Some of the considerations in the policy discussion documents include doubling the child support grant to cover the nutritional needs of children and the introduction of a “job-seeker’s allowance” for unemployed young people.
This month the DA will launch a bus ride system that will provide free transport into cities for young township job-seekers. The programme, piloted in Tshwane this month, is expected to be implemented in most DA-led municipalities.
Despite its attempt to fully enforce its pro-poor approach, the DA has had to deal with the mixed signals some of its leaders have given.
In May the Western Cape government, under Premier Helen Zille, came under scrutiny when it authorised the private sale of the Tafelberg site in Sea Point that had been earmarked for low-cost housing.
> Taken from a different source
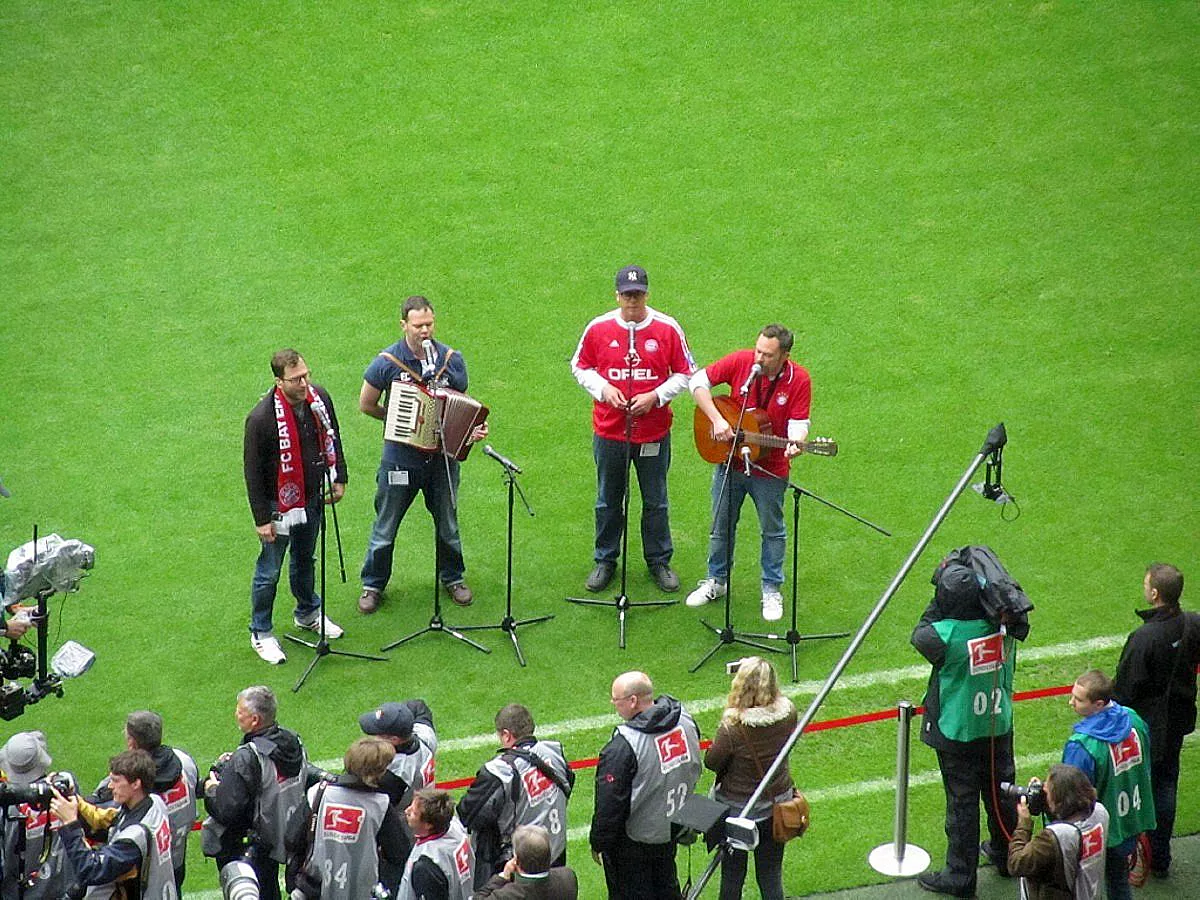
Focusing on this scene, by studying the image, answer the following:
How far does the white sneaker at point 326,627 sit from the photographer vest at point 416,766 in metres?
3.11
Johannesburg mayor Herman Mashaba has been accused of being anti-poor because of his rhetoric on hijacked inner-city buildings and the need to remove undocumented foreigners.
In June, Cape Town ward councillor Shayne Ramsay was fined R10 000 by the party for a 2016 Facebook entry in which she called homeless people in Sea Point criminals and urged residents not to give them money to force them to move elsewhere.
Maimane acknowledged that the party must send out a uniform message about its pro-poor approach but was unclear about how it could guard against mixed messages. He cautioned that the party still had to take care of financial obligations, which he said were partly the reason behind the sale of the Tafelberg site. Still, he did not seem impressed with how the matter had unfolded.
“When I say we are pro-poor …we’ve still got to get this tax base so we can move money from one site to the next. But we are working with [the Western Cape] government. What I want for Cape Town is that poor people must not live far [from where job opportunities are]. In the land near the council, they must build high-density structures and allow some apartments there to be for poor people,” he said.
The DA has been widely criticised for its views on affirmative action. In 2005 the party’s federal council adopted a position to reject “any system or policy that allows the state to grant rights and privileges to one group on the basis of ethnic or racial nationalism”. In 2014, under Zille’s leadership, the party trod carefully, saying it supported affirmative action but rejected race-based quota systems. It preferred “diversity targets”.
It is only recently that the party has started to use bolder language about affirmative action, with some party leaders openly questioning issues of transformation — even in the DA’s own ranks.
Now Maimane says that the party is pro-affirmative action. “Affirmative action is something the DA supports. We’ve maintained that affirmative action works this way: if there are two candidates of different races and they appear for the job, pick the black one. We will support it; we wouldn’t abandon the policy.”
But he rejected what he said was the ANC’s current form of “elite empowerment” that only provided economic opportunities to a few politically connected individuals.
On land reform, Maimane said the DA would not support calls for expropriation without compensation. Workers should be given a portion of the land they worked — with compensation — and not be expected to lease land from the state, he said.
Maimane said he has taken the government to court to fight for the rights of black Northern Cape farmers who have been leasing the land they farm on since the early 1990s, despite promises from government that full ownership would be transferred to them.